In keeping with the traditional method of renga, once the direction had been said for the verse in hand, everyone wrote, and everyone then read out the previous verse plus their new addition. As renga-master, I then chose the verse that would take us forward as a group. For the first two, I combined lines from two or more contributors; for the second two, the “correct” verse arrived fully-formed from a single source.

Eight poets took part, and although the final words only derive from five pens, all of us are considered to be co-authors of the resulting work, because it takes everyone’s energy, focus, and revealed words to weave the invisible field of connection in which the renga gestates.

It is a sacred space. It needs space.

sunlight slants onto an old wood table, laid out beautifully with a deep yellow silk table runner, a fountain pen and ink bottle, a pair of Buddhist chimes, a notebook with a buzzard on the cover, and a copy of Shared Writing handbook of renga

With each circuit of the table, alternative poem-chains open out, fractal branching, seedlings of all possible poems grow ghostly, pale and eventually wither. Like my amateur gardening, I feel guilt and regret with every verse I thin out, death of so many. A smile when someone’s words are chosen, against their expectations. My inner wince away from too-clever, too-polished; my confused frustration when people get caught in syllables and don’t quite open the door to the poem – can you feel it? Like a birdcall, words at the right moment, and never too many.
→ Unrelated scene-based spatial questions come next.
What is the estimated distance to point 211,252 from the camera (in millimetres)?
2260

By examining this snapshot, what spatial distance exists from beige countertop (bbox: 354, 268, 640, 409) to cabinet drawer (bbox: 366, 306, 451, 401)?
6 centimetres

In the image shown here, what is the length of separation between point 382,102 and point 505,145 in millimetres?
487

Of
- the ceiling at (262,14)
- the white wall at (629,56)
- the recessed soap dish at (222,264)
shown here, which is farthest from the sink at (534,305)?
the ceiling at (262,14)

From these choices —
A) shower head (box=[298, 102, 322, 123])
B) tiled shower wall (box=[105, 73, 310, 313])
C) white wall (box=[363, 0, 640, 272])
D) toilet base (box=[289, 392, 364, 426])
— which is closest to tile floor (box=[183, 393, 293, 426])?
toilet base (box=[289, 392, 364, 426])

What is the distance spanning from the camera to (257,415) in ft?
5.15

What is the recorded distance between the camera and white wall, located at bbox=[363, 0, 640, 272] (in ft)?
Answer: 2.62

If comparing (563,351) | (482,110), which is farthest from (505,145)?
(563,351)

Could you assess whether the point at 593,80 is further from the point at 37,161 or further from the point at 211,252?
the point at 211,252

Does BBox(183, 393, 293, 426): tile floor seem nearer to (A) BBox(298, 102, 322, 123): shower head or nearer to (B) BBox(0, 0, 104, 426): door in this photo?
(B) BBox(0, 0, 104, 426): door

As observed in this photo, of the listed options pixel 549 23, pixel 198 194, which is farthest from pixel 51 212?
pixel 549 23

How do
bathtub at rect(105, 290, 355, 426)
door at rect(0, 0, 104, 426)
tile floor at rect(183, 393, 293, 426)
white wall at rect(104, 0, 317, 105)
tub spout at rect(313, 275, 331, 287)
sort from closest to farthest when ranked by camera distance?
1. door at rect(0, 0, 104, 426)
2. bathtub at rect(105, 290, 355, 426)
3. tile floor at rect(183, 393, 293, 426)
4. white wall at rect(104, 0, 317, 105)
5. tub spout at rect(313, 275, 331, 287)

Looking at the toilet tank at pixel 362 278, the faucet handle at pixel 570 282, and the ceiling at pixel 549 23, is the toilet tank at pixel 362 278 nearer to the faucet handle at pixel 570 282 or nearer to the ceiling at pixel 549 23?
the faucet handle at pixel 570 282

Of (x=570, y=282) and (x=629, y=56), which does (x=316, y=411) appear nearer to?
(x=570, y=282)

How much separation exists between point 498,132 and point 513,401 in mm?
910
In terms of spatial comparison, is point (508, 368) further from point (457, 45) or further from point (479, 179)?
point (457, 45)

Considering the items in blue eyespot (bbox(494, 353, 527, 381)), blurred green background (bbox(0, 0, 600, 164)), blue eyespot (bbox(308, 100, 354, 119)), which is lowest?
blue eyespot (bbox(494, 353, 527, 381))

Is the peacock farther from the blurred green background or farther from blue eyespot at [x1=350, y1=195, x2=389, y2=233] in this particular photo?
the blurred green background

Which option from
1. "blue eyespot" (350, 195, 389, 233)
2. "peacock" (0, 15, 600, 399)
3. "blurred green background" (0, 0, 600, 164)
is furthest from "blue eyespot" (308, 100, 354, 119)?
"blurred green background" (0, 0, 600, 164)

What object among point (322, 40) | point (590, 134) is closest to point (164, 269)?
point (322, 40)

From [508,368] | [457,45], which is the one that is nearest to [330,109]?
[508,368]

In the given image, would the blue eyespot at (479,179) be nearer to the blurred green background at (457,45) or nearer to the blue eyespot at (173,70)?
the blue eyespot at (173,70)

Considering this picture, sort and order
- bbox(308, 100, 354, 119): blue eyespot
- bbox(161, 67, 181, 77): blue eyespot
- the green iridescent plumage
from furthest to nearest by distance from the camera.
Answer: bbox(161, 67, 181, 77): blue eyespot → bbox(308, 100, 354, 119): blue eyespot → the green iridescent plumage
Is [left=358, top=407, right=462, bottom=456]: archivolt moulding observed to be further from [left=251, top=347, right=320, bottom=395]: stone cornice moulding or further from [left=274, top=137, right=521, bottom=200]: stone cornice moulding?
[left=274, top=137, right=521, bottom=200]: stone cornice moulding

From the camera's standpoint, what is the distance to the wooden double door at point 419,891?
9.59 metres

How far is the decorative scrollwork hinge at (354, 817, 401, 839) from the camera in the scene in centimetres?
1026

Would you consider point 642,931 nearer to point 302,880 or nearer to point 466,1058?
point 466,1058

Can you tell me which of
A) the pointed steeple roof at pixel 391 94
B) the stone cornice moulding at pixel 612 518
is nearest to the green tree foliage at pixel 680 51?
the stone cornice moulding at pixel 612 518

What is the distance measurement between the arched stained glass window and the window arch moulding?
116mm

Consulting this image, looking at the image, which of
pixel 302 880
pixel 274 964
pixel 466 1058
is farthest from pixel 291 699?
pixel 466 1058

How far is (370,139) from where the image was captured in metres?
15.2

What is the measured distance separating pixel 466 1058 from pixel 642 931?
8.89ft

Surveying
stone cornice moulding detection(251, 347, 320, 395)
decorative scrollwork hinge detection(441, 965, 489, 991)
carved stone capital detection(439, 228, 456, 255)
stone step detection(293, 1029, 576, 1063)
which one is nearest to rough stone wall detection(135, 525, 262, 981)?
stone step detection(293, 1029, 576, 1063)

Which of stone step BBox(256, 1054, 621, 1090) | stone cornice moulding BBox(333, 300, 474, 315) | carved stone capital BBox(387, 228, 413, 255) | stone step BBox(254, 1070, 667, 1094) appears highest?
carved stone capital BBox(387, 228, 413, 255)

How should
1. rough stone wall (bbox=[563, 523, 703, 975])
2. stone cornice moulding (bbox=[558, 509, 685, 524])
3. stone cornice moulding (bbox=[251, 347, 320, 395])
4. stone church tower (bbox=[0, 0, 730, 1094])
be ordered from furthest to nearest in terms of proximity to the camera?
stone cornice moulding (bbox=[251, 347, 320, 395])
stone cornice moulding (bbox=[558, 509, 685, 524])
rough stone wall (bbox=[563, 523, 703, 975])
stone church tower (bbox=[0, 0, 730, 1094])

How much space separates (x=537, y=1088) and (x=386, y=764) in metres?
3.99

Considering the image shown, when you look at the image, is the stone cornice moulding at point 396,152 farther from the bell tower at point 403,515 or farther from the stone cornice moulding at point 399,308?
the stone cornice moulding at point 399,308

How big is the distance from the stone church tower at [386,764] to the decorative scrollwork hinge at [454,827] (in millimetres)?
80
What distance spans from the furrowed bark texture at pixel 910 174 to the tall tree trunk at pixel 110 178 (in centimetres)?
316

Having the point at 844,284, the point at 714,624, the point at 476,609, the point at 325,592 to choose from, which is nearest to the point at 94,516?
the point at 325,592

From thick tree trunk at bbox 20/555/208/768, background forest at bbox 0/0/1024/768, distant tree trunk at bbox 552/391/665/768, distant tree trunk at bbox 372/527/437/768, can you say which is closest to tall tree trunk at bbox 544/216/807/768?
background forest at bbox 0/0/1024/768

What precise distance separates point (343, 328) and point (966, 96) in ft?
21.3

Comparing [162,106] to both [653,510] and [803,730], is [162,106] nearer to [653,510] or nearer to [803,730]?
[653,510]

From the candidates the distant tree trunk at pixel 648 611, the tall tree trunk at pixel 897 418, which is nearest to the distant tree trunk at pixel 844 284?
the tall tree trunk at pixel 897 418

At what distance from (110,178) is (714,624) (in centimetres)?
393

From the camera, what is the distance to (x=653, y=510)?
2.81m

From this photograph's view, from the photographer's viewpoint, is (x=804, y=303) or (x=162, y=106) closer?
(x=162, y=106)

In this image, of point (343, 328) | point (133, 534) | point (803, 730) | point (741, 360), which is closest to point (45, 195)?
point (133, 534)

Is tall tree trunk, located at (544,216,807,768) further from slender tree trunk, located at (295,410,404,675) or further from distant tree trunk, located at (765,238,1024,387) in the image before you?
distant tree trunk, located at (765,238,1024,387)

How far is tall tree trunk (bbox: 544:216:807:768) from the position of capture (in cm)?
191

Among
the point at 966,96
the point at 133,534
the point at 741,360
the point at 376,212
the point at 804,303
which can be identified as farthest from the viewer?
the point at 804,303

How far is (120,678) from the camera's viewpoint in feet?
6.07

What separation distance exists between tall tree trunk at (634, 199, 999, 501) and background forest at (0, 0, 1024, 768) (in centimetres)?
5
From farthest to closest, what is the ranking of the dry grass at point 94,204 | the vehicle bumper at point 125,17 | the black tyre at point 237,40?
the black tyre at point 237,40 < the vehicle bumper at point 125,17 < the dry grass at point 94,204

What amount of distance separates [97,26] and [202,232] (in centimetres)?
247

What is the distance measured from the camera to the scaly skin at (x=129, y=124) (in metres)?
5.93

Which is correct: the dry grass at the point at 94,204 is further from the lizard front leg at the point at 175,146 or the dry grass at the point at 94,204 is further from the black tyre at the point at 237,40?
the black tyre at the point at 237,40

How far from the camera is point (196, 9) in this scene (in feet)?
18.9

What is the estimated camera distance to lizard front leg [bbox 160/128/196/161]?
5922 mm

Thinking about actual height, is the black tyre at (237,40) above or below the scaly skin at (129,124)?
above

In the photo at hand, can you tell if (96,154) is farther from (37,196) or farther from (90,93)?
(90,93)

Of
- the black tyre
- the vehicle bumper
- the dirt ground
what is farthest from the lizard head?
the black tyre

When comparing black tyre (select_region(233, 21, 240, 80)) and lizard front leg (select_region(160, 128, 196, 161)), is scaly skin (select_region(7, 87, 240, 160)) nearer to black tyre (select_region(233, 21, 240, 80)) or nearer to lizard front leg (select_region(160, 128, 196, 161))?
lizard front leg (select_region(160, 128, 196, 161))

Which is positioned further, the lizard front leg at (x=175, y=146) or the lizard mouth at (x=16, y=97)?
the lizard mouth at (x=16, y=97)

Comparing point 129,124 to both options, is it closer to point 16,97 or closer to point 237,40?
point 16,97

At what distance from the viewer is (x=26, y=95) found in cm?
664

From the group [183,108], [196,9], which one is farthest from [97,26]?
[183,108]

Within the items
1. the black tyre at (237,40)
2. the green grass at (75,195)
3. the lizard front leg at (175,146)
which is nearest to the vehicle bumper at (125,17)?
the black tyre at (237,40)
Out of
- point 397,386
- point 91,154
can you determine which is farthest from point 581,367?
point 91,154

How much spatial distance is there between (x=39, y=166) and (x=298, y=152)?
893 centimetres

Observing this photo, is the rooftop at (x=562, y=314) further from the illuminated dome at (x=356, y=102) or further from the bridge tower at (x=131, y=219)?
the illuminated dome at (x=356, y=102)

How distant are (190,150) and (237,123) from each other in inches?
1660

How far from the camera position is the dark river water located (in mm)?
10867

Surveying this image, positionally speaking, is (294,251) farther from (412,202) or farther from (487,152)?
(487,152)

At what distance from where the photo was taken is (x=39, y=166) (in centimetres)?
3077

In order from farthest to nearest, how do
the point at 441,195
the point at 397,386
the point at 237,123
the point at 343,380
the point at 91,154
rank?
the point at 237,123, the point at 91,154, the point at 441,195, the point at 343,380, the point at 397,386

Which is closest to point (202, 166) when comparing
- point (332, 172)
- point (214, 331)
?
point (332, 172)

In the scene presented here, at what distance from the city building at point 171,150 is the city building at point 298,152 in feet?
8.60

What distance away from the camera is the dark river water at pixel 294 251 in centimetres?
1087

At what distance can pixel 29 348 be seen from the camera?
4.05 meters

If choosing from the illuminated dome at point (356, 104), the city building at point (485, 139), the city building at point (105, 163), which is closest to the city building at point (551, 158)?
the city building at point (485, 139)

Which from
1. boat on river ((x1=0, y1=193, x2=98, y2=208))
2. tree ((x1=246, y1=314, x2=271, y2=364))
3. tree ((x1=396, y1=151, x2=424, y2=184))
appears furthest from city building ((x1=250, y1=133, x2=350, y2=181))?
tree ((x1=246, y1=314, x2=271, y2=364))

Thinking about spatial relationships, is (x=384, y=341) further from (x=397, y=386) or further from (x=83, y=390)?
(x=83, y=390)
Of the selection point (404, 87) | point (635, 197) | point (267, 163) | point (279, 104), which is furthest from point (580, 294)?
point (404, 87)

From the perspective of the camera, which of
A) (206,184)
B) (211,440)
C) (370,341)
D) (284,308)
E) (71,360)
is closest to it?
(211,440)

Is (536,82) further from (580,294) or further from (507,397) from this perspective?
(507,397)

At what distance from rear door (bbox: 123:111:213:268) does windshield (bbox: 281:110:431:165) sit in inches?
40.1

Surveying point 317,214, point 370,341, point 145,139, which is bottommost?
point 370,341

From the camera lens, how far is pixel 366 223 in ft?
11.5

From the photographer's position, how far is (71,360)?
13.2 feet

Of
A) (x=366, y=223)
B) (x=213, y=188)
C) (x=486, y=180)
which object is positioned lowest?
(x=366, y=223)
The unchoreographed sigh of recognition from everyone when the right lines arrive, when I choose correctly, when we are becoming the hivemind that spins together.

My approach to creating the conditions for the renga to arise was firstly to run two previous workshops about haiku, to provide renga participants with some insights and practice in the form. But several people turned up for the first time for the renga! So I also used Alec Finlay’s book Shared Writing and had us read out some 20-verse renga. I have two copies of the book, so we could do it in pairs, call and response, which was a beautiful way to hear how this way of writing unspools dreamlike dialogue resonant with association, echo and surprise.

A demarcated physical space really helps. Ours was a room, other projects have used a canopied platform. There is something qualitatively different about joint effort within a dedicated space, our combined attention builds an invisible structure that needs the trellis of a protective physical space up which to climb. I believe it would be possible to carry a mobile platform of stakes and flags, or meet in the wilds and create the space with foraged rocks or marks made in sand.

I also set up the energetic space for the renga by leading some brief meditation, and setting aside time for participants to move around the entire venue in silence in order to open their senses and minds to the latent poetry all around us. Even though the writing was done in the vestry, everyone brought with them details of everything from the wind in the trees outside to the halo lamps above the nave (white moons shining down).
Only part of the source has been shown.